Editor’s note: “Look Back” is a series designed to highlight articles from the Good Faith Media archives that remain relevant or historically interesting. If you have an article from our archives that you’d like us to consider including in this series, please email your suggestion to submissions@goodfaithmedia.org. A version of this article previously appeared at EthicsDaily.com on Nov. 28, 2018. At the time of publication, Harris was professor emeritus of religious studies at Mercer University and a member of Smoke Rise Baptist Church in Stone Mountain, Georgia.

Xenophobia (fear of the other) was selected as Dictionary.com’s “Word of the Year” in 2016.

I pondered then if its being called out in that way might reduce its impact on our collective life.

Alas, its effectiveness as a political tool has shown it to remain worthy of the honor.

Reflection on this feature of our common life has led to a sense of how “otherness” is central to the theology and ethics of a covenant faith.

The very idea of a covenant faith implies that an encounter and embrace of an “other” – God and neighbor – is essential to the nature of the relationship.

For theology, the covenant testimony begins with the affirmation that the “wholly other” God creates and engages creation in a partnership that will carry the divine agenda forward through history.

All of life in that created order is portrayed in an interdependence necessary for the fulfilment of that destiny.

The centuries-long evolution of that testimony through the history of the covenant pilgrimage refines that understanding of otherness to be the arena of faith – not only one’s family and tribe but also the sojourner, the stranger and nations yet to be, who are ultimately part of God’s family.

The seminal covenant promise to Abraham (Genesis 12:2-3) is this: “This is not something I am doing for you because of who you are, but something I am doing through you because of who I am.”

# # # # # # #

(TASK DIRECTIONS)
Continue the essay on covenant faith and otherness from the point where the text stops. You won't need the rows that come next.

(Spatial grounding data)
# # # # # # #

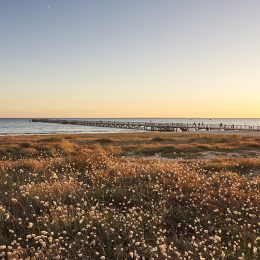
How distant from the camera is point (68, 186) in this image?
8258mm

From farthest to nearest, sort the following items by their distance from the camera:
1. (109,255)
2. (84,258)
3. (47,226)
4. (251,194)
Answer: (251,194) < (47,226) < (109,255) < (84,258)

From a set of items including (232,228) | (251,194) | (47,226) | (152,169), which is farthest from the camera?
(152,169)

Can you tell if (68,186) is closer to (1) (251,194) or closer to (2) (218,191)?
(2) (218,191)

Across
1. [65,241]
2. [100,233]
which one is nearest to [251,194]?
[100,233]

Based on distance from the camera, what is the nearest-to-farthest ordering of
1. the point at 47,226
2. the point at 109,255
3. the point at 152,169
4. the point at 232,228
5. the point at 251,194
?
the point at 109,255, the point at 47,226, the point at 232,228, the point at 251,194, the point at 152,169

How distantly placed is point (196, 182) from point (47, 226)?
4286 mm

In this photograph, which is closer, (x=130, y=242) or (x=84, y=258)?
(x=84, y=258)

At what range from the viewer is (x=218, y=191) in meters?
8.55

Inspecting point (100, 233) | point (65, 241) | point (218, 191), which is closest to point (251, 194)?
point (218, 191)

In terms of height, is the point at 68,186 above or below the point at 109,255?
above

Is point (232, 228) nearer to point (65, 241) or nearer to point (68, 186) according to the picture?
point (65, 241)

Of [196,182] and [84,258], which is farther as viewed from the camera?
[196,182]

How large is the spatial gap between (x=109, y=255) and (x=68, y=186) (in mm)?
2929

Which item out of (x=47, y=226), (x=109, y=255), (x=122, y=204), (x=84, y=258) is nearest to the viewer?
(x=84, y=258)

# # # # # # #

(THE ANSWER)
The ongoing surprise of God’s self-disclosure throughout the testimony is its occurrence in places where it is least expected:

  • A desert theophany to a fugitive shepherd named Moses.
  • An Amos who is neither a prophet nor a son of a prophet.
  • A remnant of a vanquished people who found in exile the theological framework for understanding what would become the transforming power of an incarnation, with its humble nativity and modest life, its unjust cross and its experience of the mystery of resurrection.

A telling episode of the “surprise of otherness” is in Luke’s version of Jesus’ inaugural sermon in his hometown synagogue (Luke 4:16-30).

His audience is amazed at his connection of his ministry with the passage from Isaiah, but they turn on him harshly in response to his commentary that his mission would include outsiders.

They didn’t mind his claim to be an agent of the good news, but they couldn’t handle his offering it to the wrong people.

The pull toward exclusiveness has been and continues to be a challenge for faith communities.

Grace received can easily become grace protected, as the warmth and privilege of specialness draws a blanket of security around a community challenged by a diverse world.

The biblical testimony understands this and portrays it in clear relief, even in some of its earliest expressions.

But there is also a vector in the testimony that points beyond the human tendencies that would restrict and exclude, out of fear and a desire for security and domination to a vision of community that not only accepts but is also enriched by otherness.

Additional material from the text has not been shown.